All three have empirical methods for detecting the gap, if you look below the surface behavior. Neural connectivity. Interpretability probes. Longitudinal word count analysis. The point is you have to look for something other than the output.
The uncomfortable version
In 1977, Richard Nisbett and Timothy Wilson published a paper called "Telling More Than We Can Know." They ran a series of experiments showing that people regularly confabulate explanations for their choices, generating plausible-sounding reasons that had nothing to do with what actually drove their behavior.

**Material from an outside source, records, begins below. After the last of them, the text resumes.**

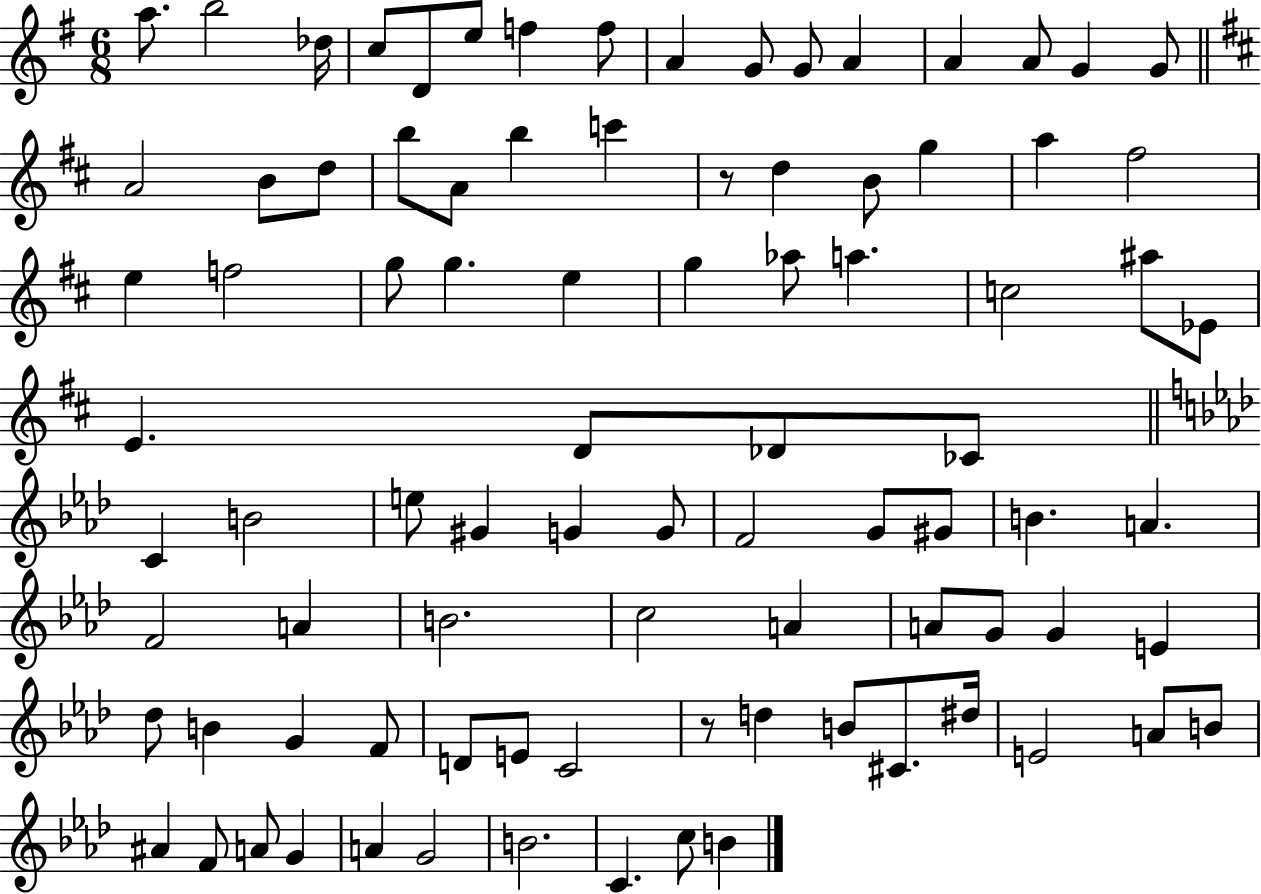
X:1
T:Untitled
M:6/8
L:1/4
K:G
a/2 b2 _d/4 c/2 D/2 e/2 f f/2 A G/2 G/2 A A A/2 G G/2 A2 B/2 d/2 b/2 A/2 b c' z/2 d B/2 g a ^f2 e f2 g/2 g e g _a/2 a c2 ^a/2 _E/2 E D/2 _D/2 _C/2 C B2 e/2 ^G G G/2 F2 G/2 ^G/2 B A F2 A B2 c2 A A/2 G/2 G E _d/2 B G F/2 D/2 E/2 C2 z/2 d B/2 ^C/2 ^d/4 E2 A/2 B/2 ^A F/2 A/2 G A G2 B2 C c/2 B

Subjects preferred items on the right side of a display at a 4:1 rate. When asked why, they described features, texture, quality, feel, and explicitly denied that position had anything to do with it. They were confident. They were wrong. A more recent line of research extends this: show people their own arguments anonymously and they'll reject them at higher rates than strangers' arguments, especially when the arguments were originally generated for wrong answers.
The AI case is visible because an AI has no interior life that could plausibly be running something real beneath its scratchpad. We've built tools specifically to look for this.
When humans produce theatrical reasoning, we mostly call it consciousness. We give it the benefit of the doubt because there's presumably something happening inside. But Nisbett and Wilson suggest the gap is there too, more often than we're comfortable acknowledging. We just can't see our own neural connectivity patterns when we're explaining our decisions in a meeting.
I wrote an earlier essay about a related structure: that naming something accurately, confessing it clearly, can complete the loop without changing anything downstream. The insight feels like movement because it looks like movement. What I didn't name there, but which the MIT data makes more concrete: the event of understanding is also detachable from the output of understanding. You can produce the text of having worked something out. That's different from working it out.
What to do with this
The evaluation metric and the underlying event are not the same thing. That's always been true. We have SAT essays that students can't quote. We have clinical reasoning that confident doctors construct after the intuitive verdict. We have service evaluations that can't distinguish the burned-out nurse from the genuinely present one, until the burned-out nurse is gone.
For AI systems, we're starting to build tools that can tell the difference. Mechanistic interpretability is the project of asking whether the stated process corresponds to anything real inside. It's hard, it's expensive, and it's nowhere near complete. But it's aimed at the right thing.
For everything else, the question is available in the same form. The last time you "understood" something in a meeting. The last time you "processed" something difficult. The last time you "wrote through" it.
Sometimes the output and the event coincide. The interesting cases are when they don't. And I genuinely don't know a reliable method for telling the difference from inside, which is either a solvable problem or the whole problem.